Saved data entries
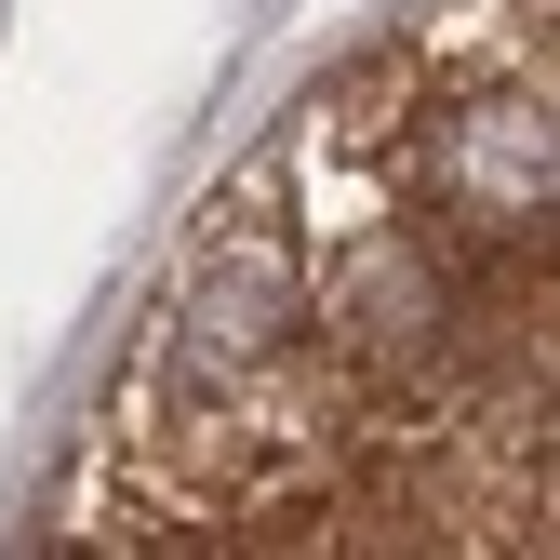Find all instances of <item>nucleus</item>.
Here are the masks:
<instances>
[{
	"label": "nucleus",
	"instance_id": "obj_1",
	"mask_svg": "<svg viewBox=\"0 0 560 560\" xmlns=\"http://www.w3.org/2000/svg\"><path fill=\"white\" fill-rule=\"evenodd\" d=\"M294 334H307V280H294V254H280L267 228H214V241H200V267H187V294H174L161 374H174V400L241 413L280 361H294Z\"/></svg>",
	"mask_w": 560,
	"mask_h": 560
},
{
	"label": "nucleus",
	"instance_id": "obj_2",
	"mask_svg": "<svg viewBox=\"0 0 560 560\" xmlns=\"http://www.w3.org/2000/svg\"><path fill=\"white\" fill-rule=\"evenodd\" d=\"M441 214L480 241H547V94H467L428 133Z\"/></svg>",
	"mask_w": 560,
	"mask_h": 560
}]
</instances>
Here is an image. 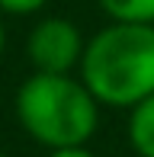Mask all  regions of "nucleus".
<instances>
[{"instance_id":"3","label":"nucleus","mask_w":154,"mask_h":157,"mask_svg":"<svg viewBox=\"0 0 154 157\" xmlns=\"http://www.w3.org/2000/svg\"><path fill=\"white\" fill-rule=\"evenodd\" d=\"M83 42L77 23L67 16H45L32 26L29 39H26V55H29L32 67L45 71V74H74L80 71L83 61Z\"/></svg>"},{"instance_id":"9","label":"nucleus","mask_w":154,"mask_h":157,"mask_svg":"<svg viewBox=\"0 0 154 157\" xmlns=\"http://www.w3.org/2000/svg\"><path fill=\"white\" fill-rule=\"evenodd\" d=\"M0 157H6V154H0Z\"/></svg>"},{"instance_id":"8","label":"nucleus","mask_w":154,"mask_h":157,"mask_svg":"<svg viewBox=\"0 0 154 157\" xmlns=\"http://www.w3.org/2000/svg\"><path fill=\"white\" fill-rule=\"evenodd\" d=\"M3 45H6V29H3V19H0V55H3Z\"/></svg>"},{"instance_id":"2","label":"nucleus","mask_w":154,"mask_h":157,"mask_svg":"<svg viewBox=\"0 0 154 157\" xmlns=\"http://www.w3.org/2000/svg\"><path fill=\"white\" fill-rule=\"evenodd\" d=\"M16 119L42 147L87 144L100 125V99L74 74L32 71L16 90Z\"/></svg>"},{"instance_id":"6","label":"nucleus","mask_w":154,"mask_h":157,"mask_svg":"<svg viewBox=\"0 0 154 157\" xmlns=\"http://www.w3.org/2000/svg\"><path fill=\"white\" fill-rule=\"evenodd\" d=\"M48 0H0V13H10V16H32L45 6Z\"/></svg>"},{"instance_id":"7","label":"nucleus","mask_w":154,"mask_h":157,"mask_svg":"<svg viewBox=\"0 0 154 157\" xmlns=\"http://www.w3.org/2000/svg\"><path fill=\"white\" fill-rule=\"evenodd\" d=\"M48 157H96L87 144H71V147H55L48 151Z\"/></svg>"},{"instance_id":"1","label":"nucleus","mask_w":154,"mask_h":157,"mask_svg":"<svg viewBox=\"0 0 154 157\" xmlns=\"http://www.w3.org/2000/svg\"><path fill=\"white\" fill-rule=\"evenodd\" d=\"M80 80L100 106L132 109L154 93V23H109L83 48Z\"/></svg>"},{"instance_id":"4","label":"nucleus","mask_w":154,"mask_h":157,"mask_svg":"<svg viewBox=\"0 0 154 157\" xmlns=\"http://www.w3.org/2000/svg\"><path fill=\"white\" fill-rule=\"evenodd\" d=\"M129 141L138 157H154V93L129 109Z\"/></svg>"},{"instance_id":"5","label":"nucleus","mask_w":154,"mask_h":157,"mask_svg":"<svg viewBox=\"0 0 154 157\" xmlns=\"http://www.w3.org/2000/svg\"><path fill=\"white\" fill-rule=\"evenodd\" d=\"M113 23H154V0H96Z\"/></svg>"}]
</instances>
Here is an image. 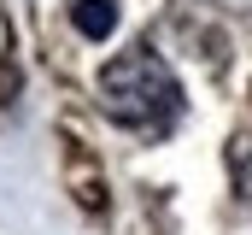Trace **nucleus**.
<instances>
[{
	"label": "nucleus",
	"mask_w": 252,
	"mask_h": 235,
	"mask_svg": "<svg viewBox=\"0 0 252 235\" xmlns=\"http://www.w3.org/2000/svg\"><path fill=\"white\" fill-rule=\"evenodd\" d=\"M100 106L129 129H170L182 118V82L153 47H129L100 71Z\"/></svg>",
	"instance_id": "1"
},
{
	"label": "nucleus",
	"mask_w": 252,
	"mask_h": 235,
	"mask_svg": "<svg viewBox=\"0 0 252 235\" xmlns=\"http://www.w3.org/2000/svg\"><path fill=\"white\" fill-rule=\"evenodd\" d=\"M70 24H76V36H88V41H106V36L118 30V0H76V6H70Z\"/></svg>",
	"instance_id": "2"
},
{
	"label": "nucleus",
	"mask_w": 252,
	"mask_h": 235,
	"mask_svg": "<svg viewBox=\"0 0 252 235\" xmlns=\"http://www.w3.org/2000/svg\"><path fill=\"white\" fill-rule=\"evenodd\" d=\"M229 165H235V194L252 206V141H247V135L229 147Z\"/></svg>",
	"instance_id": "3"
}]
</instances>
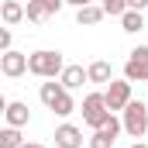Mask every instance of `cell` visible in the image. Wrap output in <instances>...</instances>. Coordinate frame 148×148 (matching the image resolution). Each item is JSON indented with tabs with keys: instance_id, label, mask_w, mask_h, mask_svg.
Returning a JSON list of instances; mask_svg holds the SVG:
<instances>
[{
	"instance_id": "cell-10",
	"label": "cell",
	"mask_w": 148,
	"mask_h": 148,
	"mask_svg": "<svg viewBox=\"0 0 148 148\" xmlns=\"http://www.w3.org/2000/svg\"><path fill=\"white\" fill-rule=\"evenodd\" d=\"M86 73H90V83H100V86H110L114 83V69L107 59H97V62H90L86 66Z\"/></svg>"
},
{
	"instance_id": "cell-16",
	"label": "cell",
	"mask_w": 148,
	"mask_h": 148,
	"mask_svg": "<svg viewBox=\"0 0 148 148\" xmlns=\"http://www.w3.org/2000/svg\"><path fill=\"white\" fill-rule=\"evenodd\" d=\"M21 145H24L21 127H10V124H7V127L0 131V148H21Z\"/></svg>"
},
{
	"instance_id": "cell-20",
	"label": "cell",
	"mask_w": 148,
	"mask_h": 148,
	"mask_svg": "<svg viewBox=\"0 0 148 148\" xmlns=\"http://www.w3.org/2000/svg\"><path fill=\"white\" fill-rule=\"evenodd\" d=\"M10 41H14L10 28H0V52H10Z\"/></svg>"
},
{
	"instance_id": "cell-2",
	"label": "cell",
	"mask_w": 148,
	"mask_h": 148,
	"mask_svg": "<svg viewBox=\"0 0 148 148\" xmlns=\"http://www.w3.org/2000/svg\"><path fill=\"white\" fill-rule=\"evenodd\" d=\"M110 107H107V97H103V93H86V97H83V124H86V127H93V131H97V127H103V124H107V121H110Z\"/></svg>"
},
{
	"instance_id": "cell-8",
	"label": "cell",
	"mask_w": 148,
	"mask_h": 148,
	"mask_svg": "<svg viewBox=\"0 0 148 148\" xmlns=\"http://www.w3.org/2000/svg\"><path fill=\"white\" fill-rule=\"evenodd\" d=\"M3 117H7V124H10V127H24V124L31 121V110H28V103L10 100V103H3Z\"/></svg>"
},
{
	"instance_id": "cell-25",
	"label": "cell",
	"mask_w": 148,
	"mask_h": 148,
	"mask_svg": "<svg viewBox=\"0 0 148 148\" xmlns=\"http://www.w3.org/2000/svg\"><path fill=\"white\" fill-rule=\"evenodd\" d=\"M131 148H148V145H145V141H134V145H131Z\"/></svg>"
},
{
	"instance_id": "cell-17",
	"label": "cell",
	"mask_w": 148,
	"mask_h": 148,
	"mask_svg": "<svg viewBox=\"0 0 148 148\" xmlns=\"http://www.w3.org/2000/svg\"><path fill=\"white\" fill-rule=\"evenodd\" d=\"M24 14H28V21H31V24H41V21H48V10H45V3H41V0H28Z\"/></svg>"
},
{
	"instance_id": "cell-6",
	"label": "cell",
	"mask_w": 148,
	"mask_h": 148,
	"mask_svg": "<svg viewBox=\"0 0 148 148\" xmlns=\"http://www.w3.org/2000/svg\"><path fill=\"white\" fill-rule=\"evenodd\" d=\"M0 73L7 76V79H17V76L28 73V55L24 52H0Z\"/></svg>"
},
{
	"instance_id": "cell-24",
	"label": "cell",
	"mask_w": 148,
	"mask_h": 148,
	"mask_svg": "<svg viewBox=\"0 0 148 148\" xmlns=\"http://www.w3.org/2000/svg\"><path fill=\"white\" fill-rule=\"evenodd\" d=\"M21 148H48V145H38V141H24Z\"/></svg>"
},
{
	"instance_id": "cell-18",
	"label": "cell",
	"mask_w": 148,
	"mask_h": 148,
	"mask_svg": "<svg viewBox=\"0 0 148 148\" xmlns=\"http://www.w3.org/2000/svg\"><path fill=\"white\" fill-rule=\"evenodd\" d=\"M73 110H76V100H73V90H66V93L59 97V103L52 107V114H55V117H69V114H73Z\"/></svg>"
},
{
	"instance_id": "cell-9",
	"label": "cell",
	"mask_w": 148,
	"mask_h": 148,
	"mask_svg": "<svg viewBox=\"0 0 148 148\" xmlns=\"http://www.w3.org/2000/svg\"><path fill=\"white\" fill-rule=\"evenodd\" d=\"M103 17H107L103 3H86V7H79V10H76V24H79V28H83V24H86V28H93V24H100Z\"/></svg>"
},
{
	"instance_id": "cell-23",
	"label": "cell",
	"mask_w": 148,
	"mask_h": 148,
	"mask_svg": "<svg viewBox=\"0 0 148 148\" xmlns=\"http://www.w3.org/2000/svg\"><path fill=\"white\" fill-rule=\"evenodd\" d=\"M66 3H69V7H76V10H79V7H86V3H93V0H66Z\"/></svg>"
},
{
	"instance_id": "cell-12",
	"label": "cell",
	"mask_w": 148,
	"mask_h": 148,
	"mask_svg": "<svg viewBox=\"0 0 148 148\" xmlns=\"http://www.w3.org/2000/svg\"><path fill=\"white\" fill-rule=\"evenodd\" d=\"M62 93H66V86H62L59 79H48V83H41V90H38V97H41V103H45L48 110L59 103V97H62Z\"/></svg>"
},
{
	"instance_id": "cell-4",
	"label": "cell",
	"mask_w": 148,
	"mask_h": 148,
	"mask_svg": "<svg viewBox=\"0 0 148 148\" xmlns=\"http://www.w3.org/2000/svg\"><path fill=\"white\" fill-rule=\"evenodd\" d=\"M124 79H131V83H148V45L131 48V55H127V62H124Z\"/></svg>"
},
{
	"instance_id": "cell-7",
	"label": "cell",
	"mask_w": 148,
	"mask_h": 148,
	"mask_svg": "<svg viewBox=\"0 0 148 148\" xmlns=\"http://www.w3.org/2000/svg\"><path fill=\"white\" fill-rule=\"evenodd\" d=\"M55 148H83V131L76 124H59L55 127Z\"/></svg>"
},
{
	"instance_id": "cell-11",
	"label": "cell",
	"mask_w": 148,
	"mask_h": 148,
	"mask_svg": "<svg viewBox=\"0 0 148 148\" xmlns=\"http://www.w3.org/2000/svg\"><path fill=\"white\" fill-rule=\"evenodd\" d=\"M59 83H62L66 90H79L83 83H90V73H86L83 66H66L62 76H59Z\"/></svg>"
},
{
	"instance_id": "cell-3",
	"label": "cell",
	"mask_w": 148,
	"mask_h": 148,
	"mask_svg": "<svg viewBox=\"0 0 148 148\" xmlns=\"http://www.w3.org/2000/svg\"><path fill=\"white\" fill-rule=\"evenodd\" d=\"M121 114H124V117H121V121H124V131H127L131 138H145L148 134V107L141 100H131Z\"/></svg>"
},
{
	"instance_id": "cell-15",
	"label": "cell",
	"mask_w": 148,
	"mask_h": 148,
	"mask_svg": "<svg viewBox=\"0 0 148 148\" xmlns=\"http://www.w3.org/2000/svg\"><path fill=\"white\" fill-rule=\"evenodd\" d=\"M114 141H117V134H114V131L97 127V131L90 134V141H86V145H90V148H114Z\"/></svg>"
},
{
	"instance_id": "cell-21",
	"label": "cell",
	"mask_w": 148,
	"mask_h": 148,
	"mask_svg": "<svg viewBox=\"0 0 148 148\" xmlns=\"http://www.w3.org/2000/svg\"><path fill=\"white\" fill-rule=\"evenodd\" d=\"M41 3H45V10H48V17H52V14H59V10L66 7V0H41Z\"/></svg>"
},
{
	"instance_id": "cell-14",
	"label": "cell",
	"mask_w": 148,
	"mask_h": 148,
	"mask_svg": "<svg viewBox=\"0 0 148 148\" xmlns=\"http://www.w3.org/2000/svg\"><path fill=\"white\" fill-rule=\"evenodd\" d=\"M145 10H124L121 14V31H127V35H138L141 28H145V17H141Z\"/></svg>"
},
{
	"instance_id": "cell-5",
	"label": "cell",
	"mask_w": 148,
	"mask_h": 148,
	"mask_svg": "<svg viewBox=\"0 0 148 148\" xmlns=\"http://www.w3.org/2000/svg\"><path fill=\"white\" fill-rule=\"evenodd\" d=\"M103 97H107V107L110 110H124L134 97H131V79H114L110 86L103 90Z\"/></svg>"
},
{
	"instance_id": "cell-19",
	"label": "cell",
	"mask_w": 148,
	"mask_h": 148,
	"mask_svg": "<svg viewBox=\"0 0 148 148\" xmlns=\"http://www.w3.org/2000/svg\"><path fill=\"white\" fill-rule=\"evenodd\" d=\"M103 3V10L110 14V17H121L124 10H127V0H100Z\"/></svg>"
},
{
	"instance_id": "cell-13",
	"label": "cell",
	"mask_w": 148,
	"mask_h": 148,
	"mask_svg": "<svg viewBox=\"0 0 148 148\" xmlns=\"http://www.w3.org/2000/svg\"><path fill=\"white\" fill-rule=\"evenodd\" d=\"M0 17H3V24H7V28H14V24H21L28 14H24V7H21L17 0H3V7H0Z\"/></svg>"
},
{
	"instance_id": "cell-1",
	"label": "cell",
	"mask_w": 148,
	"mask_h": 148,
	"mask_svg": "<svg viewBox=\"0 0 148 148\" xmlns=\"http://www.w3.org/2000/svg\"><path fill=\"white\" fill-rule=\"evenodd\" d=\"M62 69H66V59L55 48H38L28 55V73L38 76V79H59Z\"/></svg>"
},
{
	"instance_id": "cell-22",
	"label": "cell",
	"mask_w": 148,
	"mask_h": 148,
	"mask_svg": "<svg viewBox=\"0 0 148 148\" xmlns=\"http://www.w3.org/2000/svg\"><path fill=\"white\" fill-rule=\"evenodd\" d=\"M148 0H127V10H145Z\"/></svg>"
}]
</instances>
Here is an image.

> _What you will do_:
Can you arrange the records, from their start up to and including the line containing "228H214V241H200V267H187V294H174L161 374H174V400L241 413L280", as a JSON list of strings with one string per line, dropping blank lines and leaving out the pictures?

> _Task answer_:
[
  "Find all instances of <item>nucleus</item>.",
  "Here are the masks:",
  "<instances>",
  "[{",
  "\t\"label\": \"nucleus\",",
  "\t\"instance_id\": \"obj_1\",",
  "\t\"mask_svg\": \"<svg viewBox=\\\"0 0 560 560\\\" xmlns=\\\"http://www.w3.org/2000/svg\\\"><path fill=\\\"white\\\" fill-rule=\\\"evenodd\\\" d=\\\"M294 334H307V280H294V254H280L267 228H214V241H200V267H187V294H174L161 374H174V400L241 413L280 361H294Z\\\"/></svg>\","
]